The Balkan states are yet to play a significant role in the large-scale installation market. Falling system prices could, however, prompt moderate growth in Bulgaria (2012: 767 MW) and Slovenia (117 MW). Both countries have introduced feed-in tariffs which are significantly higher than those in Germany and Italy. In Ukraine, large-scale solar power plants with capacities of 100 MW were installed, predominantly in the southern regions around Odessa and along the Black Sea coastline.
The future course of development in Poland is rather uncertain, as although the government in Warsaw is working on a law to promote renewable energy that also intends to include a feed-in tariff for solar power, this shall not be passed before the government’s 2013 summer break. As a result of the weak grid, connecting large-scale power plants is expected to prove particularly problematic.

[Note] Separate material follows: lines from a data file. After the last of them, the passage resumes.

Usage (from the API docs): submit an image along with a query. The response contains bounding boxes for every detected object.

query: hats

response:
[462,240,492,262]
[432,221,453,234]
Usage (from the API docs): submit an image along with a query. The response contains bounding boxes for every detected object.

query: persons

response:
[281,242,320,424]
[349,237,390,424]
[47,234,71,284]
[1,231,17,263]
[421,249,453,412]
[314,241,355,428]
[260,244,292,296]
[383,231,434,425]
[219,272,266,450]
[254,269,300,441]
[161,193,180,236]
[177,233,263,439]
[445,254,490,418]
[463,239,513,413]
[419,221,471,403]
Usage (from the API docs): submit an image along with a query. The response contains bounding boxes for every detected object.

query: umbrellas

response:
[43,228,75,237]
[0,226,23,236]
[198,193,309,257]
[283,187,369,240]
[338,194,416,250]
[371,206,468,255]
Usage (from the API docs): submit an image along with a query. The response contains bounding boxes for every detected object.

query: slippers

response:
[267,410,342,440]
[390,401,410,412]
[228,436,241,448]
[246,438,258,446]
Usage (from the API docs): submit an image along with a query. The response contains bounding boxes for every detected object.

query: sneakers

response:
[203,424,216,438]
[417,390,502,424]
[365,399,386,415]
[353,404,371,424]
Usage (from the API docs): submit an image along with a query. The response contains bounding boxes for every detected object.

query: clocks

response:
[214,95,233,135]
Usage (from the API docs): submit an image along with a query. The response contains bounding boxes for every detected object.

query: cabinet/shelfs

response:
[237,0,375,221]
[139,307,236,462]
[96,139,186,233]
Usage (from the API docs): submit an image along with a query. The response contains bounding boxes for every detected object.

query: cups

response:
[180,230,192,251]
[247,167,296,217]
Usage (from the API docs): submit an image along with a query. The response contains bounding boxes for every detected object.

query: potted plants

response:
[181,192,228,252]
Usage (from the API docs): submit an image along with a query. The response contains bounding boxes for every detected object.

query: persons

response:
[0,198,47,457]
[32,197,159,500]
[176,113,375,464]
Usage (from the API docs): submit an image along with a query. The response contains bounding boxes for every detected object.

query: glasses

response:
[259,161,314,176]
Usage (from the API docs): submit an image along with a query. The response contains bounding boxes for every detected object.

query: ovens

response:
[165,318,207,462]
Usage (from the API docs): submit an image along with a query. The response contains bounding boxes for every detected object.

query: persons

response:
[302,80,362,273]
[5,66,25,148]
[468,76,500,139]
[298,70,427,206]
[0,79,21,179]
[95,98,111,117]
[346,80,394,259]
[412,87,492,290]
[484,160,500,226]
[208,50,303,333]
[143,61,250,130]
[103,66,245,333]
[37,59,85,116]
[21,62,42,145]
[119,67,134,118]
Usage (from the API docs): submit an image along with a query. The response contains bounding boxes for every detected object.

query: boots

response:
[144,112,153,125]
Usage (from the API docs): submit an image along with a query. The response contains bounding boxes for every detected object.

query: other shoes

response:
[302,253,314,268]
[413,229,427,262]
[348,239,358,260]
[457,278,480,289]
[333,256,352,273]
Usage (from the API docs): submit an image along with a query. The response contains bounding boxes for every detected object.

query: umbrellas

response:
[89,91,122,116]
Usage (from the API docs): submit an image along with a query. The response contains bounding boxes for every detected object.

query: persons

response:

It can generally be assumed that the market for MW-scale installations in Europe will become increasingly difficult. However, the direct marketing of solar power modeled on the USA’s Purchase Power agreements is paving the way towards independence from government subsidies. The first of Germany’s solar power market sectors (in particular roof-mounted systems) are expected to fall below grid parity in 2013/2014. In Italy and Spain, this milestone has already been reached for ground-mounted photovoltaic systems. However, large-scale photovoltaic installations do not compete with the electricity price paid by end customers (private households and/or companies), but rather with the market price of peak load power.